The National front (BN - Barisan Nasional) coalition party of Government in Malaysia - led since Mahathir Mohamad stepped down in 2003 by his anointed successor, the soporific Abdullah Badawi - woke up with a jolt on post-general election day to the jubilant cheering of a loose coalition of opposition parties that are now in control in four states in peninsular Malaysia.

The BN Government now retains power in the 219-seat Parliament by only a simple majority, reducing its unfettered powers to change laws. The rag-tag opposition under the Barisan Rakyat (BR - Peoples Front) in one corner, and the Islamist PAS (Malaysian Islamic Party) in another, with a combined strength of 82 seats can now have a louder voice in Parliament, but in Malaysia it is in the states that the pull and tug of everyday politics are at play.

Malaysia is a Federation of thirteen states that were once pink tiles in the great mosaic of the British Empire. Of these, eleven are in peninsular Malaysia in the west, and two straddle the northern part of the great island of Borneo in the east. A vast body of water separates East Malaysia from its Western part and the political diversity between the parts is even bigger. It is to demography that one has to turn for a better understanding of political tensions. Roughly, Malaysia is divided by ethnic groups and religions, in a mix of many political colours.

It is this mix that makes Malaysian elections both interesting and volatile. In 1969, non-Malay voters showed how cross they were with the Government that had been ruling them since Independence (Merdeka) by transferring their crosses to ballot papers. As a result the mainly Chinese dominated political parties made many political headways. Some, spurred by the new political strength, made taunting noises at the "defeated" Muslim Malays during celebration rallies, though other versions say that it was the Malays who gave vent to their political anger by literally taking up their cudgels. Whatever the truth, the result was very ugly: riots broke out, mostly in the tourist island of Penang in the north-western peninsula, and in Selangor, the most prosperous state that hosts the Federal capital. Parliament was suspended, race-relations set back many years, and Malaysia was ruled under emergency powers by what was known as the National Operations Council.

In 1971, when Parliament was restored and democracy returned, there was much political rancour in the air, and racial misgivings were simmering to the boil. When the BN continued to rule after the disturbances, they introduced the New Economic Policy (NEP) designed to give the native populations (the Malays and the indigenous peoples of Sabah and Sarawak, known collectively as the bumiputra, lit. "sons of the soil") a greater share in the national economy. That, said the political masters, was the root of all the troubles.

*Source data*

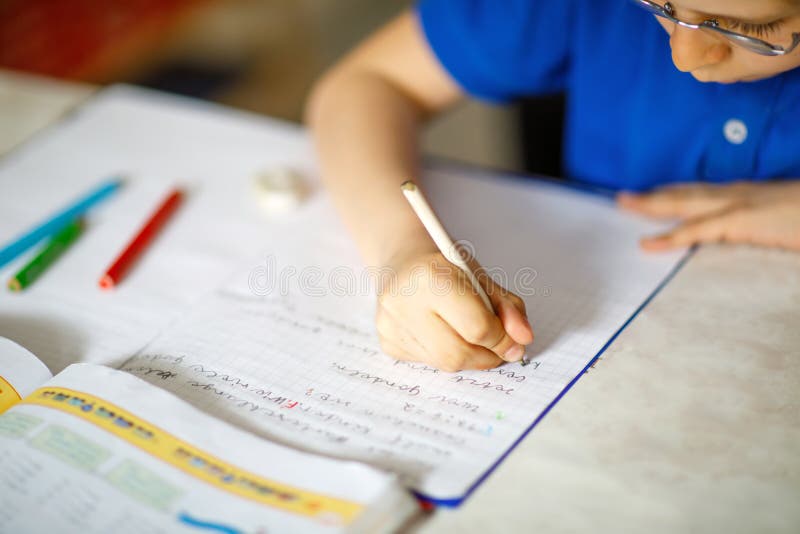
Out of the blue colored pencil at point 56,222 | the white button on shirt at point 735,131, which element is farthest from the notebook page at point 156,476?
the white button on shirt at point 735,131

*Written problem 1*
Answer these questions from the passage on Malaysian politics:
(a) How many seats does the Malaysian Parliament have?
(b) How many of Malaysia's thirteen states are in peninsular Malaysia?
(c) What body ruled Malaysia under emergency powers after Parliament was suspended?
*Written problem 2*
Reproduce the passage on Malaysian politics word for word, from "The National front" up to and including "in peninsular Malaysia.".

*Full solution 1*
(a) 219
(b) Eleven
(c) The National Operations Council

*Full solution 2*
The National front (BN - Barisan Nasional) coalition party of Government in Malaysia - led since Mahathir Mohamad stepped down in 2003 by his anointed successor, the soporific Abdullah Badawi - woke up with a jolt on post-general election day to the jubilant cheering of a loose coalition of opposition parties that are now in control in four states in peninsular Malaysia.